The Norwalk Redevelopment Agency (RDA) has yet to sign off on an extension of the LDA, which Olson has requested. Under the current terms, POKO has until Sept. 1 to complete Phase 1. Olson is seeking to extend the deadline for Phase 1 to June 20, 2016. He has requested that the deadline for the entire three-phase project be moved from Nov. 2017 to Nov. 14, 2022.
In April, Gov. Dannel Malloy announced that POKO had secured the Connecticut Housing Finance Authority (CHAFA) 9 percent tax credits and Competitive Housing Assistance for MultiFamily (CHAMP) grant that it had been seeking. POKO was promised $5 million from the Connecticut Department of Economic and Community Development (DECD) in August 2012.
Rilling said getting POKO moving involved many telephone calls and meetings with the RDA, Corporation Counsel, zoning commissioners and Common Council members. There were letters written to secure state funding, he said.
He said the same approach has been taken with Head of the Harbor South, at the other end of Wall Street, and the 95/7 site at the intersection of Interstate 95 and West Avenue, now owned by General Growth Properties (GGP).
“I have been meeting with Head of the Harbor South developers,” Rilling said. “We are optimistic that that is going to get moving very soon and we are working towards that end. Also working with General Growth Properties in trying to determine what it is that they want to put on that property and how we can make that the best possible development that we can. So this is a huge announcement in moving the Norwalk Center forward along with Waypointe. … You’re going to see some tremendous things happening in Norwalk. You’re going to see tremendous growth with good affordable housing, with mixed use.”
Duff said public perceptions that POKO wanted eight years to get Phase 1 done were “patently false.”
“People may not see what is happening inside this building but important work is being done,” he said. “Inside this building so that the walls are going to come down and we will get shovels in the ground for what is going to be really the rebirth for Wall Street in Norwalk.”
That’s also happening at the Wall Street Theater down the street, he said.
The Isaac Street parking lot will be closed when demolition begins, Olson said. Traffic patterns on Wall Street will change and there will be a lot of street work done between Isaac Street and Belden Avenue, he said. Lightfield promised that pedestrian access would be maintained. Olson promised “lots of public discourse.” Duff said there would be more announcements.
Olson described the site as “relatively clean,” with “an old oil tank, a little asbestos” and “a small amount of lead paint.” Boring tests of the soil turned up “nothing particularly exciting,” he said.
“We’ve very confident about our knowledge of what is going in there and about the process that is going to go forward,” Olson said.

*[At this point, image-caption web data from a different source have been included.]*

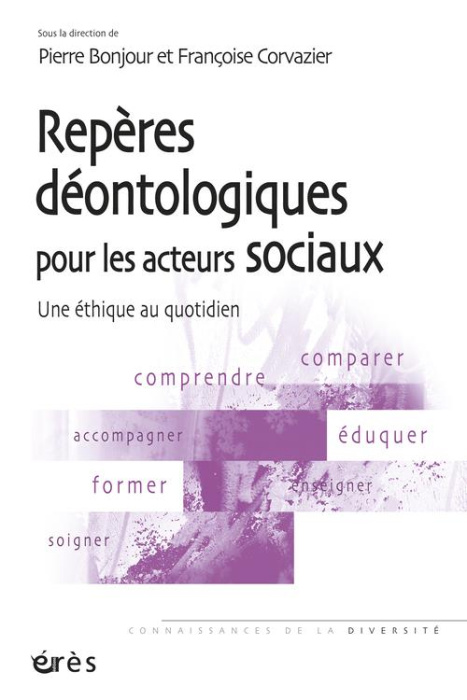 Emprunter Repères déontologiques pour les acteurs sociaux. Une éthique au quotidien, 3e édition livre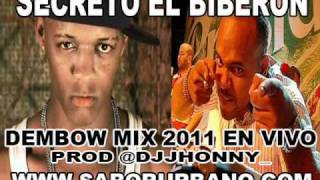 Secreto el Famoso Biberon  Dembow Mix en vivo DJ Jhonny [upl. by Aztiraj915]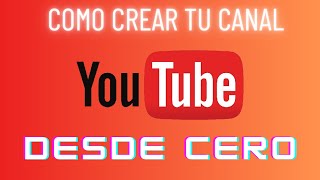 COMO CREAR TU CANAL DE YOUTUBE DESDE CERO 2024 [upl. by Sarajane]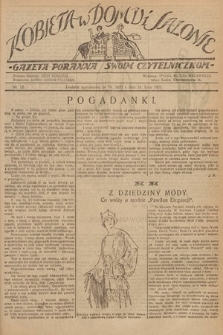 Kobieta w Domu i Salonie : Gazeta Poranna swoim czytelniczkom. 1925, nr 12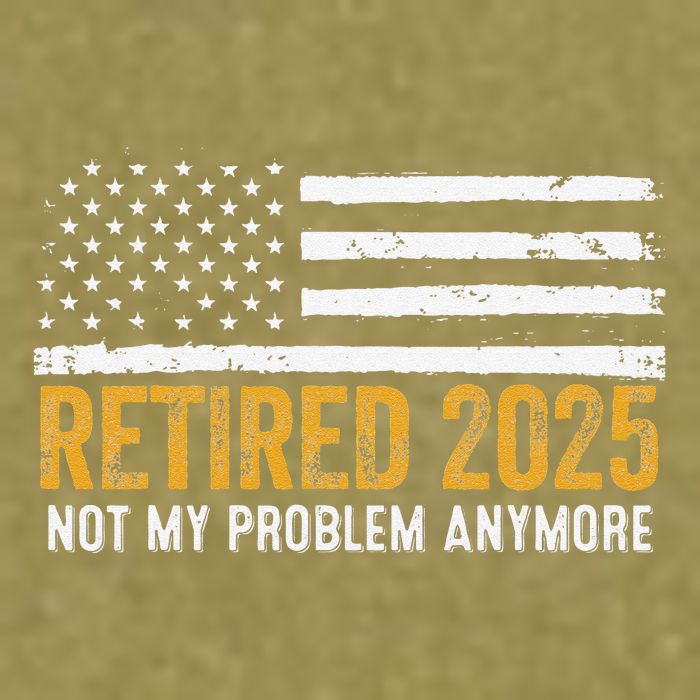 Retired 2025 Not My Problem Anymore Retirement Retired Garment-Dyed Women's Muscle Tee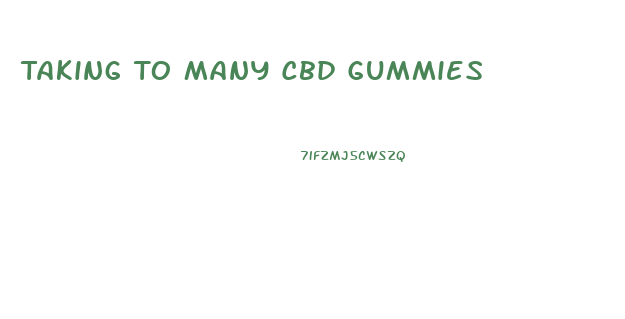 Taking To Many Cbd Gummies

Olson said he thought the bank had been vacant for about 25 years. There is a large walk-in safe on the first floor; Olson said there is an even older vault in the basement that may date back 100 years.
“We did have fantasies at one time of saving one of the vault doors,” he said. “I don’t know if that’s going to be practical anymore, but if we can we want to save one of the vault doors and put it in the building.”